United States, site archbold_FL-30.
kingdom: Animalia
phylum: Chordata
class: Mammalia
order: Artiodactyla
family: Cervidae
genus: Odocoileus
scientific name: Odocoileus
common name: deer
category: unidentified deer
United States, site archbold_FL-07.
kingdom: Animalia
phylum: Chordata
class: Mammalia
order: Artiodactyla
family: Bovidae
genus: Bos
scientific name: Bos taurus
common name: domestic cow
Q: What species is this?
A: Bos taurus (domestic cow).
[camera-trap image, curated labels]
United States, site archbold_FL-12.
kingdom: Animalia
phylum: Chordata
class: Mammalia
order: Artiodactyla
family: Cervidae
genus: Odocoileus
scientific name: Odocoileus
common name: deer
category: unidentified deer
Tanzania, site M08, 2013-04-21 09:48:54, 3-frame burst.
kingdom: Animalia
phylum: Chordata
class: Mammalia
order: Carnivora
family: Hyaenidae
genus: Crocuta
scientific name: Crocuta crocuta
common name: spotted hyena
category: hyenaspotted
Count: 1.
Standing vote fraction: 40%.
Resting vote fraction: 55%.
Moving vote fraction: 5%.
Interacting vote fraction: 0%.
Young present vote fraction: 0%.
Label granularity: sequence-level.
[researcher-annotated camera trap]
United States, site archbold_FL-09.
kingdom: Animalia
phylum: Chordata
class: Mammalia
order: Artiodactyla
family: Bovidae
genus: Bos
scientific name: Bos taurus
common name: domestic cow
+===+
**Goal of the exercise:** Type the data again exactly. Leave nothing out.

**Written answer:**
United States, site archbold_FL-30.
kingdom: Animalia
phylum: Chordata
class: Mammalia
order: Artiodactyla
family: Cervidae
genus: Odocoileus
scientific name: Odocoileus
common name: deer
category: unidentified deer
United States, site archbold_FL-07.
kingdom: Animalia
phylum: Chordata
class: Mammalia
order: Artiodactyla
family: Bovidae
genus: Bos
scientific name: Bos taurus
common name: domestic cow
Q: What species is this?
A: Bos taurus (domestic cow).
[camera-trap image, curated labels]
United States, site archbold_FL-12.
kingdom: Animalia
phylum: Chordata
class: Mammalia
order: Artiodactyla
family: Cervidae
genus: Odocoileus
scientific name: Odocoileus
common name: deer
category: unidentified deer
Tanzania, site M08, 2013-04-21 09:48:54, 3-frame burst.
kingdom: Animalia
phylum: Chordata
class: Mammalia
order: Carnivora
family: Hyaenidae
genus: Crocuta
scientific name: Crocuta crocuta
common name: spotted hyena
category: hyenaspotted
Count: 1.
Standing vote fraction: 40%.
Resting vote fraction: 55%.
Moving vote fraction: 5%.
Interacting vote fraction: 0%.
Young present vote fraction: 0%.
Label granularity: sequence-level.
[researcher-annotated camera trap]
United States, site archbold_FL-09.
kingdom: Animalia
phylum: Chordata
class: Mammalia
order: Artiodactyla
family: Bovidae
genus: Bos
scientific name: Bos taurus
common name: domestic cow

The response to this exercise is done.